Looks like we are in the minority! I love love love love liver! Liver and onions, with or without bacon is good too, you name it love it! DW and I used to go to a Bonanza in Iowa City when we were in college that would serve chicken gizzards and liver & onions and we would just pig out on em!

My foods I can't stand: Spinach (but I force myself to eat it if it is in Pizza or as cream spinach), and Cilantro. I do not like Cilantro but can tolerate it if it is used in very small doses.


----------



## Barbara L (May 2, 2008)

Maverick2272 said:


> Looks like we are in the minority! I love love love love liver! Liver and onions...

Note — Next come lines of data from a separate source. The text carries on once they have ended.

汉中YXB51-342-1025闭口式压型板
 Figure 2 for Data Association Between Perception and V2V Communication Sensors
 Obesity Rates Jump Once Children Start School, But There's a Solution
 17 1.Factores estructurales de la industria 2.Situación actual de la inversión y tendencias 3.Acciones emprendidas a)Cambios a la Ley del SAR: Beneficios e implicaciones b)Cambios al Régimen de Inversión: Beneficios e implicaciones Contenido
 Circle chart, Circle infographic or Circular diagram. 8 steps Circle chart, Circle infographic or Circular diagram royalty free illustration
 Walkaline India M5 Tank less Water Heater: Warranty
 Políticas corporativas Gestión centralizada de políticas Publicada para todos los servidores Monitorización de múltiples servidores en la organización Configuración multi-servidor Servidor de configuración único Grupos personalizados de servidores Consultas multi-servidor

I'll join that minority!  I love calves liver and onions.  Truthfully though, I don't trust a restaurant to cook it right.  My mom did a great job with it, and I make mine like hers, but I won't eat it at a restaurant.

 Barbara


----------



## Corey123 (May 2, 2008)

I like liver and onions as well. 

But I HATE saurkraut! I don't see how anyone can eat that stuff!


----------



## pdswife (May 2, 2008)

I really like liver too!

*sauerkraut*  can't smell it, look at it..or even be in the same room with it with out
getting sick!  YUCK!!!!!


----------



## Corey123 (May 2, 2008)

I know what you mean!

That stuff just makes me want to!


----------



## Maverick2272 (May 2, 2008)

Sauerkraut is OK, but I am no big fan of it. If given the choice between that or caramelized onions and green peppers on a Polish sausage, I will go with the onions every time.


----------



## ChefJune (May 2, 2008)

not too many foods on my "can't eat, yuuuuuuck" list, but the one that came immediately to mind when I saw this thread title was _*rutabaga!*_ 


ps:  I love liver!  (and sauerkraut's okay, too...)


----------



## kadesma (May 2, 2008)

DUCK,yuk and carrots, yukkity yuk 

kadesma


----------



## Maverick2272 (May 2, 2008)

One of these days I am going to have to try a rutabaga just to see what all the fuss is about. I haven't as of yet because I thought someone said they were a cross between beets and something else, and I don't care much for beets. Don't hate them though.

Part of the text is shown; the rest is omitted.